# [WORK TO BE COMPLETED]
Copy the stretch of rows from the line containing "Taking a look at the photo, does" through the end of the rows, with no changes.
-- MATERIAL PROVIDED start --
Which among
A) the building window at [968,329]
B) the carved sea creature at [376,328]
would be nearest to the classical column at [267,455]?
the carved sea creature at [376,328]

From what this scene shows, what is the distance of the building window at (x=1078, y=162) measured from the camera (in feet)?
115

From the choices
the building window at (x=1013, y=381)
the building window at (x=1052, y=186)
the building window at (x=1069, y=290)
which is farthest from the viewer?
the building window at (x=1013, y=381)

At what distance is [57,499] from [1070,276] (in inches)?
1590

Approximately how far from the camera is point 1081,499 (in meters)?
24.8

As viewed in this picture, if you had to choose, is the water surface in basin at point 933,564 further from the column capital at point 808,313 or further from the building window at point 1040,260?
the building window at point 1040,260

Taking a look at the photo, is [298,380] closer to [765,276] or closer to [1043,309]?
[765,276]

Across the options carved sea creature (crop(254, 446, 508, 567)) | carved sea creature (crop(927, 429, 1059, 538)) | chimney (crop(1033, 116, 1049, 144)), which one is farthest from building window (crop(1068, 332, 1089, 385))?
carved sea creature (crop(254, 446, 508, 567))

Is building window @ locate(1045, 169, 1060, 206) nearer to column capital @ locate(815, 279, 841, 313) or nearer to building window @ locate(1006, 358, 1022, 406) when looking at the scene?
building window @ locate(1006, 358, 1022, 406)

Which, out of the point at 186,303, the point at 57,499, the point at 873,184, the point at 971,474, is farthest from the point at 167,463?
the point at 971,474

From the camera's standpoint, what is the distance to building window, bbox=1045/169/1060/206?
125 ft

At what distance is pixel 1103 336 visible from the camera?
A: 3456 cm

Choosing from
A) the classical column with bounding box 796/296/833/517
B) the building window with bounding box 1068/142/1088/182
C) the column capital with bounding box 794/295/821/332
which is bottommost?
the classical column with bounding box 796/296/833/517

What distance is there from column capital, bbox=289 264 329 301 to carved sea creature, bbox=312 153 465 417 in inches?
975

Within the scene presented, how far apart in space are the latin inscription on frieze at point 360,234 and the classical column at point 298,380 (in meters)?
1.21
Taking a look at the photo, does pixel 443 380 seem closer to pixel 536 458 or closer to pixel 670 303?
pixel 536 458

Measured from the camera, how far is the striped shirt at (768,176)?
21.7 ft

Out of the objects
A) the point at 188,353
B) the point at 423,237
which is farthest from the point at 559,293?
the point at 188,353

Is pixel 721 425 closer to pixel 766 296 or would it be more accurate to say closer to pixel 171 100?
-- MATERIAL PROVIDED end --
# [RESULT FOR THIS EXERCISE]
Taking a look at the photo, does pixel 443 380 seem closer to pixel 536 458 or closer to pixel 670 303?
pixel 536 458

Measured from the camera, how far is the striped shirt at (768,176)?
21.7 ft

Out of the objects
A) the point at 188,353
B) the point at 423,237
which is farthest from the point at 559,293?
the point at 188,353

Is pixel 721 425 closer to pixel 766 296 or would it be more accurate to say closer to pixel 171 100?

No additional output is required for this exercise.